Justice Antonin Scalia was the one most determined to keep Ms. Fisher’s case intact, saying that the Court had never required an affirmative action challenger to show that it would have succeeded in getting into a program or getting a contract in order to be allowed to sue to complain about unconstitutionality.   In any event, attorney Rein argued that Ms. Fisher had suffered a distinct injury — a “constitutional injury” in not being treated equally — and that should be enough to give her “standing.”

For all of the hype that preceded this argument, with fear and loathing among supporters of affirmative action, the entire seventy-nine minutes of exchanges were subdued, sometimes highly technical, and had more of the flavor of a seminar than a grand constitutional confrontation.  U.S. Solicitor General Donald B. Verrilli, Jr., in his brief stint at the lectern, essayed some soaring rhetoric about the virtues of a multicultural society, but it seemed a bit too calculated.   There was no bombast, even from Justice Scalia, and the only sign of testy impatience came from the Chief Justice as he bore down on the university’s attorney, Gregory G. Garre, to give some substance to the “critical mass” idea that would tell a court when the university had made enough use of race, and could then stop.

Garre and Verrilli both refused to be pinned down on what “critical mass” really means in an academic setting, and fell back on arguments that amounted to a plea that university officials know it when they see it, and can be trusted not to overdo it.

What was almost immediately evident in the argument was that the outcome almost certainly will lie in Justice Kennedy’s choice of how to vote.  The Chief Justice, Scalia, and Justice Samuel A. Alito, Jr., were decidedly hostile to the Texas program.  Justice Clarence Thomas, who said nothing, as usual, was a dissenter in Grutter, and thus probably can be counted on to disapprove of the Texas approach.  Justices Stephen G. Breyer and Ruth Bader Ginsburg, both in the majority in Grutter, seemed unimpressed with the challenge to it, although Ginsburg seemed somewhat less sympathetic to Texas than Breyer.  In fact, Breyer was somewhat dogged in pressing attorney Rein on whether he wanted Grutter overruled.
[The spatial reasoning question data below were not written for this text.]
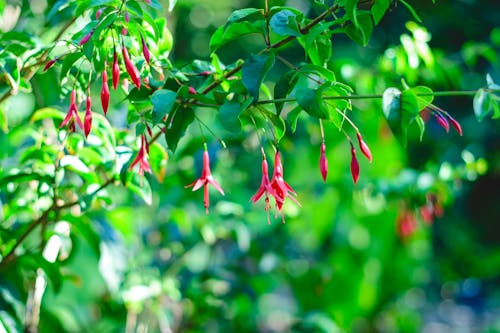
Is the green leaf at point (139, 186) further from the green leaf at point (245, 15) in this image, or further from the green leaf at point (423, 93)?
the green leaf at point (423, 93)

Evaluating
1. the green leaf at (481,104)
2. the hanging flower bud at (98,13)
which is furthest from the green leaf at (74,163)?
the green leaf at (481,104)

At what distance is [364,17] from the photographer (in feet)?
2.33

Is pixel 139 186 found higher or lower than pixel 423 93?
lower

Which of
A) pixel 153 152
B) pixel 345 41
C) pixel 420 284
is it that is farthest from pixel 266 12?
pixel 420 284

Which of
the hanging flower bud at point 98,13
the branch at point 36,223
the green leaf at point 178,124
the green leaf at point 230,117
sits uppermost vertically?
the hanging flower bud at point 98,13

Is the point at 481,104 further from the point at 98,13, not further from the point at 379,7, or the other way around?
the point at 98,13

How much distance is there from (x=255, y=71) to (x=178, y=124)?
0.12m

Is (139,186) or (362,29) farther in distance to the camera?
(139,186)

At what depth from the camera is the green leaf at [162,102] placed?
2.19 feet

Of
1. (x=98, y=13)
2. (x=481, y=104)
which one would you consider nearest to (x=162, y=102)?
(x=98, y=13)

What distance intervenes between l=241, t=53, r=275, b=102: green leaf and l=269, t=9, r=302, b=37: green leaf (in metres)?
0.03

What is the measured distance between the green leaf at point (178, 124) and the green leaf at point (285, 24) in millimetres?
146

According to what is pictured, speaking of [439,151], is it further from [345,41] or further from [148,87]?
[148,87]

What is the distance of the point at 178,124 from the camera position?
2.43 feet
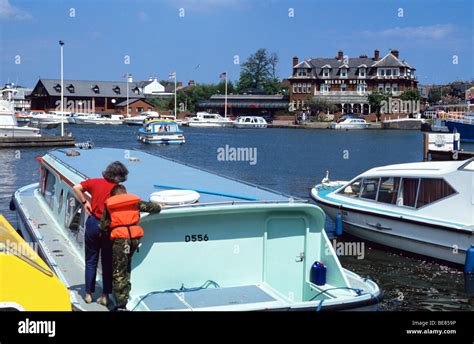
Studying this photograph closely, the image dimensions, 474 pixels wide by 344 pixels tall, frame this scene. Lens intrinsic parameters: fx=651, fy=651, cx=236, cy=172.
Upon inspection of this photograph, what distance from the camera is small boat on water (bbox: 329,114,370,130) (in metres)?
112

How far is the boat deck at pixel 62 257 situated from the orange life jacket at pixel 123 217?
129cm

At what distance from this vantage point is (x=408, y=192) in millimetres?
18031

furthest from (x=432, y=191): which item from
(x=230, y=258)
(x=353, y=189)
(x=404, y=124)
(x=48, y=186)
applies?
(x=404, y=124)

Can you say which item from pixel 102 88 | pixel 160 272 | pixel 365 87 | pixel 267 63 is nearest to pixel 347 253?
pixel 160 272

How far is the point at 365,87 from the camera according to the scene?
125m

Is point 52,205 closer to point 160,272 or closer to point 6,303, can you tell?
point 160,272

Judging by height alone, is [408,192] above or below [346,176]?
above

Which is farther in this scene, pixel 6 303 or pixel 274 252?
pixel 274 252

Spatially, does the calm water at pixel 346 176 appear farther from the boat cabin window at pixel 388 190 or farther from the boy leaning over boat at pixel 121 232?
the boy leaning over boat at pixel 121 232

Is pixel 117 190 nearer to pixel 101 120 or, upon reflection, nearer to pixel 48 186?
pixel 48 186

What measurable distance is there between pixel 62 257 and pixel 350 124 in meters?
104

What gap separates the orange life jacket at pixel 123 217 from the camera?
331 inches
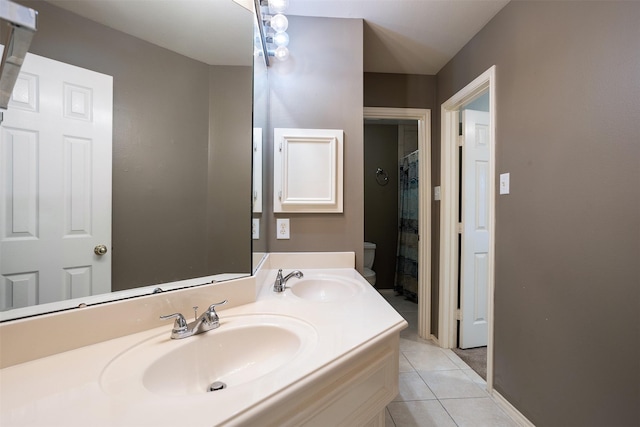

Justice Sotomayor, early and often, left no doubt that she would have joined Grutter had she been on the Court then.

With Justice Elena Kagan on the sidelines (because of a prior involvement with it when she was in the Justice Department), those leanings would add up to four to three against the Texas plan.  Justice Kennedy could put the case away if he joined the defenders of Grutter, because a four-to-four split would mean that the Texas plan had been upheld — in a summary order without an opinion affirming the Fifth Circuit Court’s embrace of the plan.  He could scuttle, or at least undermine, the Texas plan by voting with the more conservative members of the Court who seemed ready (or were assumed to be) to reverse the Fifth Circuit.